List every line in the records below that contains the word "guardrail", copying each line in full. Match case exactly.

__Data extract__.

• • •

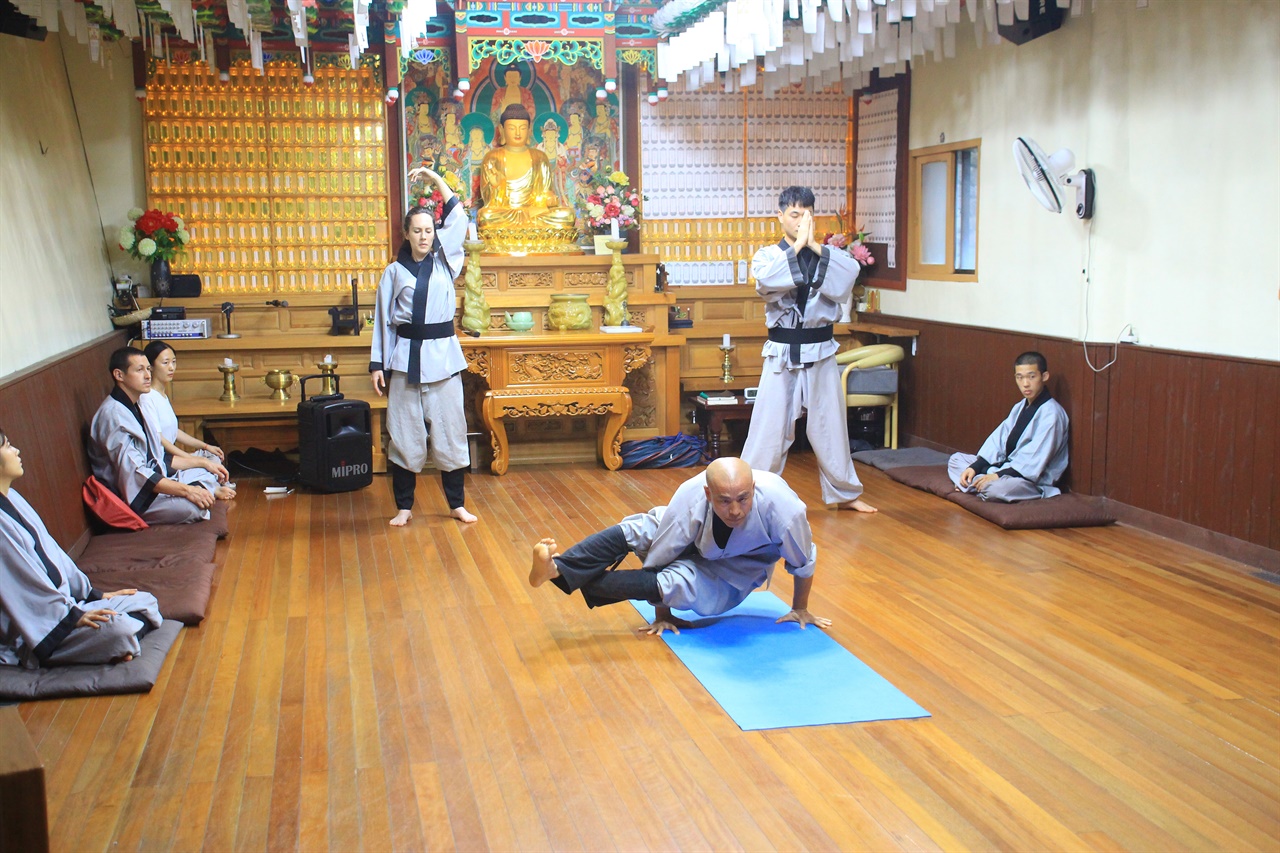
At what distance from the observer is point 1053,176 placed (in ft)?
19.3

• • •

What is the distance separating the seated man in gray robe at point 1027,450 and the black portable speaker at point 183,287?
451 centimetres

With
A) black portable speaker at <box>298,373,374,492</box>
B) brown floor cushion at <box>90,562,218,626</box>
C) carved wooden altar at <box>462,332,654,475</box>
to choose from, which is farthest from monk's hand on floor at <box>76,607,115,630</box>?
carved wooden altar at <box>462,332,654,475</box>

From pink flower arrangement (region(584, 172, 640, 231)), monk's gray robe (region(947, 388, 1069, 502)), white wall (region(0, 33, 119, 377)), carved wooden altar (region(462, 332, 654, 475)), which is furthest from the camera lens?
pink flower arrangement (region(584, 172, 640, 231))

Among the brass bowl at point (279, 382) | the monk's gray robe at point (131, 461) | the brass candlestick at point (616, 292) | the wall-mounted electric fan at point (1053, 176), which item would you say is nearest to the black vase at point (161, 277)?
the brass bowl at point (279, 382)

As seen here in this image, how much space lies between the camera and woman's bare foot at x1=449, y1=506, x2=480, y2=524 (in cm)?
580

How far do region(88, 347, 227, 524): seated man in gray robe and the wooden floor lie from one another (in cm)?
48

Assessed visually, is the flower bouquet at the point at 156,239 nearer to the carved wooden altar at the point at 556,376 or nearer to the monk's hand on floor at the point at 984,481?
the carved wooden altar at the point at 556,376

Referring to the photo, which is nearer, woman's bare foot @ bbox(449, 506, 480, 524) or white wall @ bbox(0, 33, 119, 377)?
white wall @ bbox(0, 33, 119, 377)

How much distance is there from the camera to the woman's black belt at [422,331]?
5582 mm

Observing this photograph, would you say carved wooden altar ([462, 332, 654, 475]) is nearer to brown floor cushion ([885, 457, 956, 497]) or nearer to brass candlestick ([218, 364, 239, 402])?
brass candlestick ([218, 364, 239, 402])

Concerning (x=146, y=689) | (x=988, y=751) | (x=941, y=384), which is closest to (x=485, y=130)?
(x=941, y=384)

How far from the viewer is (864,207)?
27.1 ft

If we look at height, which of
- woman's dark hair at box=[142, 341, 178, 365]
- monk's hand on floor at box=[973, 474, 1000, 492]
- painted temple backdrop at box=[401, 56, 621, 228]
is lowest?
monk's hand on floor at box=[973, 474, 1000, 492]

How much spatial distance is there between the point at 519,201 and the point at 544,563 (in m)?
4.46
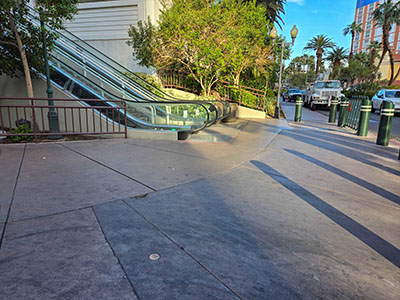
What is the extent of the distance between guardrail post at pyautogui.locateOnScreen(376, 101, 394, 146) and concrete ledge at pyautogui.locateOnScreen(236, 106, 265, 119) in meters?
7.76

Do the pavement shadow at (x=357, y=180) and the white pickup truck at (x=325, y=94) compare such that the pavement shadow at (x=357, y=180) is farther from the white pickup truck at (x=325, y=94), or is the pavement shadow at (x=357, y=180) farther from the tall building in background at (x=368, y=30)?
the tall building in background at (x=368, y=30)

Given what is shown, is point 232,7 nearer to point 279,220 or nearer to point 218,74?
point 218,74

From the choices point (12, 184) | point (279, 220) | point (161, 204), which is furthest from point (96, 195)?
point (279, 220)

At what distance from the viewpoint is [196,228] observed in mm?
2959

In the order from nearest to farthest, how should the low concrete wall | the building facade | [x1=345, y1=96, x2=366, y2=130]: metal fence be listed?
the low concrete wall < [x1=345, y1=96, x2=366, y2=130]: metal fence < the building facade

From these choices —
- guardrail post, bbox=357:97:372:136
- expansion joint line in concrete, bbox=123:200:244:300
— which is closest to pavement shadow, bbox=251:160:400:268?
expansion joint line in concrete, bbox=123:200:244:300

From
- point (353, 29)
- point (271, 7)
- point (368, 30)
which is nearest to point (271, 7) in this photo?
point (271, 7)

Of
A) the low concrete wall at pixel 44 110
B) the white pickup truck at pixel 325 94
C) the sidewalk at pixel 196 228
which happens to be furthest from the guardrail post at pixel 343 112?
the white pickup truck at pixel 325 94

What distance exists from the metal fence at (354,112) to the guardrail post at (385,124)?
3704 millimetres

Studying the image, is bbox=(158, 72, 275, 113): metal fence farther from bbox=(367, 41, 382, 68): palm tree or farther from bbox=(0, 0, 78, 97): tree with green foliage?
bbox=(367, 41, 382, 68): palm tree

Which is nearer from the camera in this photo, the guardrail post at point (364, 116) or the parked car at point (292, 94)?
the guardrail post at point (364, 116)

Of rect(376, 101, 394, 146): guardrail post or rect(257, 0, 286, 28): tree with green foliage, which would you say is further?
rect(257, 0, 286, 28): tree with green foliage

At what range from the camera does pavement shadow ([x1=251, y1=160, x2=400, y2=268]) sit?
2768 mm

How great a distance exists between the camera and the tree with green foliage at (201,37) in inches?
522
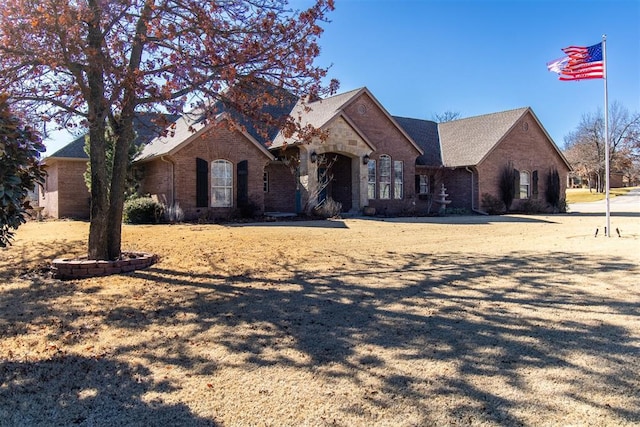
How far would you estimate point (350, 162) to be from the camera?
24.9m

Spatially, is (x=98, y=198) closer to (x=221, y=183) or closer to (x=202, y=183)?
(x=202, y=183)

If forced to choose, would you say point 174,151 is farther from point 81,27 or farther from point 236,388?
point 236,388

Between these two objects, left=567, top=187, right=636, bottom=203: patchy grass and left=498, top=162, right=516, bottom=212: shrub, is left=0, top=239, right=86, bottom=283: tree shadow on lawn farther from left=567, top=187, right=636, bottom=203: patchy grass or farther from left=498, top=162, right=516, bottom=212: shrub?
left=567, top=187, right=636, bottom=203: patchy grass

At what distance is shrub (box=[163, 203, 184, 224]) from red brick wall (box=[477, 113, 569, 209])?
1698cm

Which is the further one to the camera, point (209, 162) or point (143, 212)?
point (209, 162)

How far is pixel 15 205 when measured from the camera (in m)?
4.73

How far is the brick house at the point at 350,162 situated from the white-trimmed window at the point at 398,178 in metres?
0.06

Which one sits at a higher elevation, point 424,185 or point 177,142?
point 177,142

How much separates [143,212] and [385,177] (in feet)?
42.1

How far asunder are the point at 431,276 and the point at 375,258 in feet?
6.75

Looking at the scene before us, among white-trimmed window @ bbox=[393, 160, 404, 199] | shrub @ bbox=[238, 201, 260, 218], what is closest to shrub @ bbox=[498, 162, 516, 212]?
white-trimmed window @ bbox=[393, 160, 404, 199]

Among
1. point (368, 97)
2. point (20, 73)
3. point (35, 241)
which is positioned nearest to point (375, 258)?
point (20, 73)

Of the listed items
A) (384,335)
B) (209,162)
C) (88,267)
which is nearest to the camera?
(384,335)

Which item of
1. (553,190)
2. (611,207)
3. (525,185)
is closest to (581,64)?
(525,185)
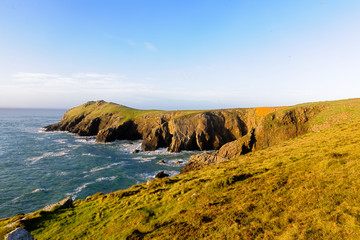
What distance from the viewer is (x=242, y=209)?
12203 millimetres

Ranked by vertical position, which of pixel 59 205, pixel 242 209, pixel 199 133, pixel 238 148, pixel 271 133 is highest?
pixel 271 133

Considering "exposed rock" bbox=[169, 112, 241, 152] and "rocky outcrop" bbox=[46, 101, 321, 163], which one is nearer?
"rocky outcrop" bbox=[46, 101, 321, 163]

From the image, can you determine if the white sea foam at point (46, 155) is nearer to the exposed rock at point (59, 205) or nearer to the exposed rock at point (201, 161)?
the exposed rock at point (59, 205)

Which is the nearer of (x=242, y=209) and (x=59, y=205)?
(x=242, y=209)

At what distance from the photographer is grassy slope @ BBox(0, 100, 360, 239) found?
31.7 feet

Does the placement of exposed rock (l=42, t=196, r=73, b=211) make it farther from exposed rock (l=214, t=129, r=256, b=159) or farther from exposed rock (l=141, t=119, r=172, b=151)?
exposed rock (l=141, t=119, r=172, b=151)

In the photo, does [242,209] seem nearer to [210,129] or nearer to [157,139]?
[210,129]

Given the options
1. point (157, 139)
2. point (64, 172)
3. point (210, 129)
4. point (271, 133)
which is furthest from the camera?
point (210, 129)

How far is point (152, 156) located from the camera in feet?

• • •

__Response to this exercise__.
What is the extent of the distance between guardrail post at pyautogui.locateOnScreen(376, 101, 394, 146) and concrete ledge at pyautogui.locateOnScreen(236, 106, 265, 119) in meters?
- guardrail post, bbox=357:97:372:136
which happens to be furthest from the guardrail post at pixel 343 112?
What distance exists from the metal fence at (354,112) to the guardrail post at (385,124)?
Which is nearer from the camera in this photo, the guardrail post at point (364, 116) or the parked car at point (292, 94)?
the guardrail post at point (364, 116)
Of rect(376, 101, 394, 146): guardrail post or rect(257, 0, 286, 28): tree with green foliage, which would you say is further?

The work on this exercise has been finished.